**Task item:**
Line by line, check the data for the string "assets" and state how many lines have it, nothing more.

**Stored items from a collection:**
────────────────────
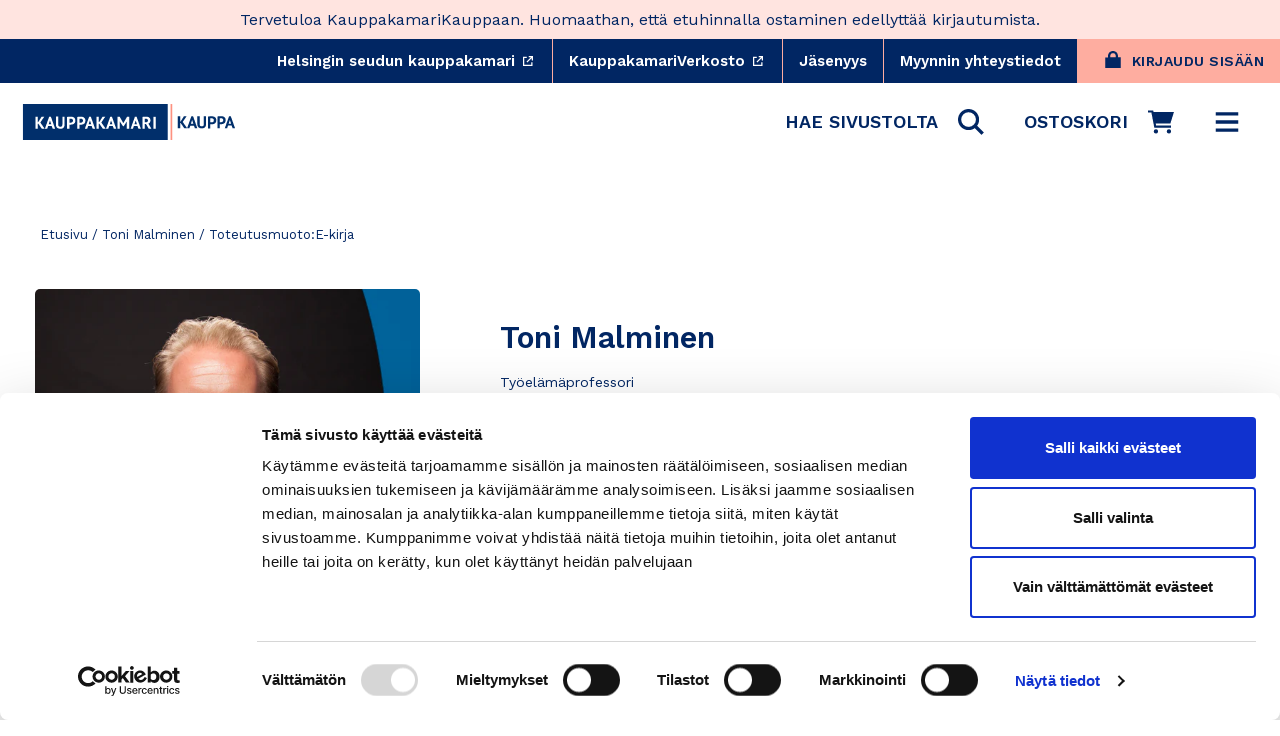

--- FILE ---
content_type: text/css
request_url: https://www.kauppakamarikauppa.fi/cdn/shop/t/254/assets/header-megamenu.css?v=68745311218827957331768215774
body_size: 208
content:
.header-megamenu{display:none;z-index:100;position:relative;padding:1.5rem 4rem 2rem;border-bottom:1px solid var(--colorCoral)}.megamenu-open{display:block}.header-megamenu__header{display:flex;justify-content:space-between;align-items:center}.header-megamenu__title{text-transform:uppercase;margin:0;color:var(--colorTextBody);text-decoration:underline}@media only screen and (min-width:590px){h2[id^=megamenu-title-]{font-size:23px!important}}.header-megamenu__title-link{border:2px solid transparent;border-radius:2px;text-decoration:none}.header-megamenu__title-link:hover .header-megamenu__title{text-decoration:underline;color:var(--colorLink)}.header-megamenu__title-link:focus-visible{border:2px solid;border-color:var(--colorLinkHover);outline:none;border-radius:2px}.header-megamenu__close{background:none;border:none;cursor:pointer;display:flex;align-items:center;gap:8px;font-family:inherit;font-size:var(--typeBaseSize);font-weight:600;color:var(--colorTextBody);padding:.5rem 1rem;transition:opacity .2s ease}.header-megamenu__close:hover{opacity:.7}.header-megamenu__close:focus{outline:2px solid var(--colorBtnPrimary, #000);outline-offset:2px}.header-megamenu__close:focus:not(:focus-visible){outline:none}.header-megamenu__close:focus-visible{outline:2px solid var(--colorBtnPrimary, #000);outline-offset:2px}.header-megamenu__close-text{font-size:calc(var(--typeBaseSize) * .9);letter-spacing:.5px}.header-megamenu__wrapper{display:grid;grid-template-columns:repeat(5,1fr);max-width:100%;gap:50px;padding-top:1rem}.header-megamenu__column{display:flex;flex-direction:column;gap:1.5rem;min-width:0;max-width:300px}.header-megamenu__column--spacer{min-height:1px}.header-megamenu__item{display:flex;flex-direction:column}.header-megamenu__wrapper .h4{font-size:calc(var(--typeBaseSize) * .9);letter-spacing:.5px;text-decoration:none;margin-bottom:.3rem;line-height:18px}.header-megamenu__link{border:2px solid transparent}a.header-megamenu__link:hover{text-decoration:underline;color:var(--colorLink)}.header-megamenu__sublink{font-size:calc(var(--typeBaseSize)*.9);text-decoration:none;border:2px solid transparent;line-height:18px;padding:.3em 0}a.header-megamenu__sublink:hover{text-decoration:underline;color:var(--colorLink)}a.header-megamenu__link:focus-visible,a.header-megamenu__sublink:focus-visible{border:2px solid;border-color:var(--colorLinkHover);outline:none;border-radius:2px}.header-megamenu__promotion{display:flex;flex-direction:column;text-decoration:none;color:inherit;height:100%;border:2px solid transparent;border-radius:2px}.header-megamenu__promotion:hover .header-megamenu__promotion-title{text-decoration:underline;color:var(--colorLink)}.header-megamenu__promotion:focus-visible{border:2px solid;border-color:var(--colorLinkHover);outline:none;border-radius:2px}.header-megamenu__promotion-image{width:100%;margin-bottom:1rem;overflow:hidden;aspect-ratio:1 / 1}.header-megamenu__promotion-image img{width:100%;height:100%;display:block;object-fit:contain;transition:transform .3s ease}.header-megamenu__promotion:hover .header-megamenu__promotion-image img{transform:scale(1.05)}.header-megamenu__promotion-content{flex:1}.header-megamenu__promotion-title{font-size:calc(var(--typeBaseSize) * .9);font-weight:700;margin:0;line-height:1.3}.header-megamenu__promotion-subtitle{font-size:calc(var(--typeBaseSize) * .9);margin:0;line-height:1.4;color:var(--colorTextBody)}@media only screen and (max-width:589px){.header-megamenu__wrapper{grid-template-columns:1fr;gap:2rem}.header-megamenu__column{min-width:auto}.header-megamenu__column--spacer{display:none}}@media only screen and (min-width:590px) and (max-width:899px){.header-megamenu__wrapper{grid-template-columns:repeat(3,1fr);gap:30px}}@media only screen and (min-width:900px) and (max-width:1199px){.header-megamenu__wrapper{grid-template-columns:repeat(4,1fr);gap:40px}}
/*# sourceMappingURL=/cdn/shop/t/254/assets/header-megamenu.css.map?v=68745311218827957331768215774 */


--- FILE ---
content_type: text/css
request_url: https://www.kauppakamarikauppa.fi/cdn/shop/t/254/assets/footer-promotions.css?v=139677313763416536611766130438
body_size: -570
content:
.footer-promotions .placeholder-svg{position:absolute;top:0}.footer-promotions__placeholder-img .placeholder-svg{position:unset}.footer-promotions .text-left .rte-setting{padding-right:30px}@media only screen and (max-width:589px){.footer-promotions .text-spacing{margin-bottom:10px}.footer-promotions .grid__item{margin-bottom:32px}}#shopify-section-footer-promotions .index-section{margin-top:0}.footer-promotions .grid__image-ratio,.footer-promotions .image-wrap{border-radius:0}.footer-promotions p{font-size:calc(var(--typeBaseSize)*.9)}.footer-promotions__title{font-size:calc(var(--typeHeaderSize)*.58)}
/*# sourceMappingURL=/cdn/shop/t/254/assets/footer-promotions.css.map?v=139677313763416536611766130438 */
────────────────────
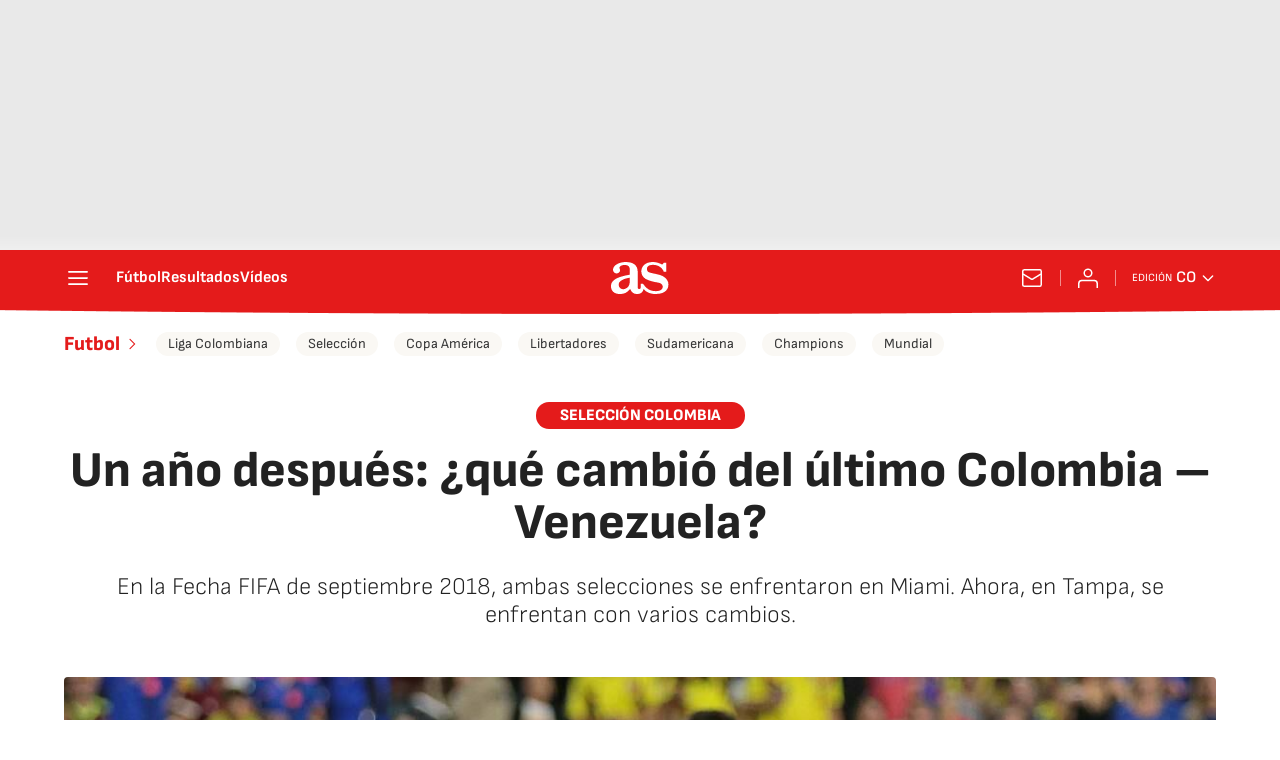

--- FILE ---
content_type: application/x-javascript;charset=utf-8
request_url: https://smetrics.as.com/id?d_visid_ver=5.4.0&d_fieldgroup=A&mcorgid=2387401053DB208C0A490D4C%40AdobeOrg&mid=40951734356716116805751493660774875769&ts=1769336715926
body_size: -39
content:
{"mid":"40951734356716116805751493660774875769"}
────────────────────
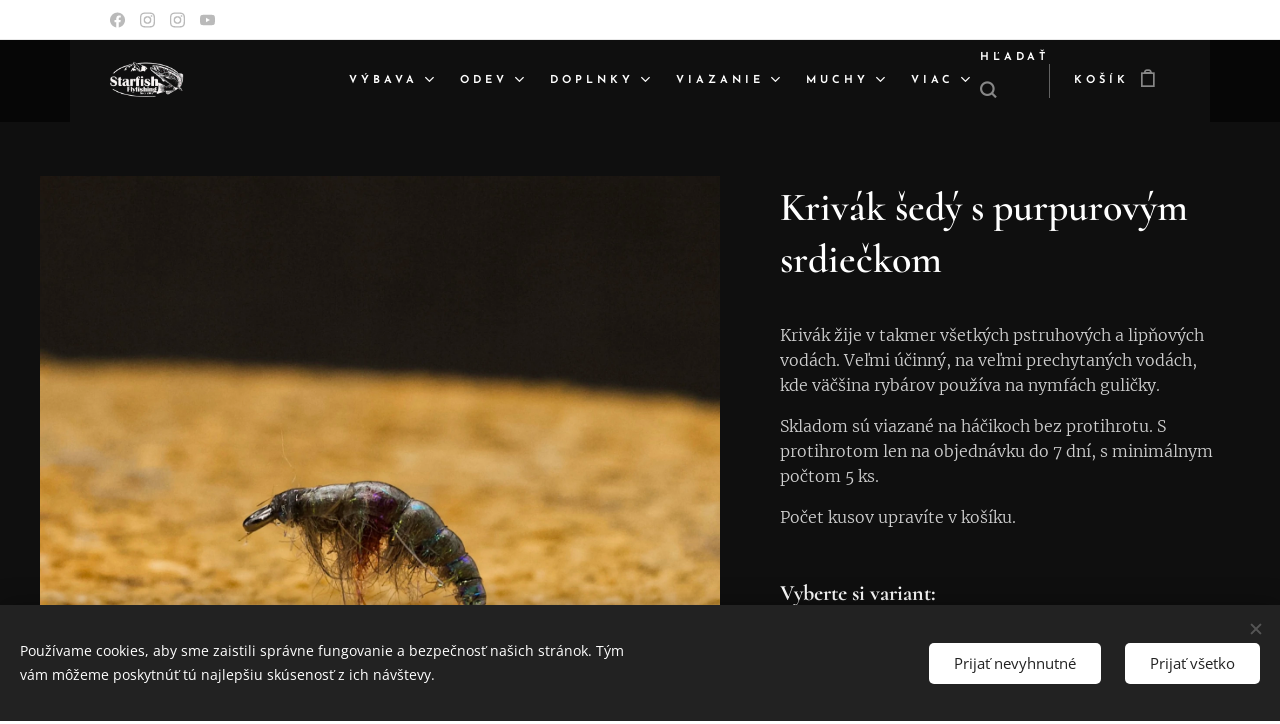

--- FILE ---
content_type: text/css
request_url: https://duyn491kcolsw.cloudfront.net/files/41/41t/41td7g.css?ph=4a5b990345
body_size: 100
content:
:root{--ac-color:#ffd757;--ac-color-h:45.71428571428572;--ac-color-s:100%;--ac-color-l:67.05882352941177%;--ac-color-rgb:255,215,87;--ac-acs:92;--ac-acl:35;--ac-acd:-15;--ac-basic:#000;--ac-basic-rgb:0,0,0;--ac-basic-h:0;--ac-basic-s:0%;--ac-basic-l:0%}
────────────────────
**Problem solution:**
4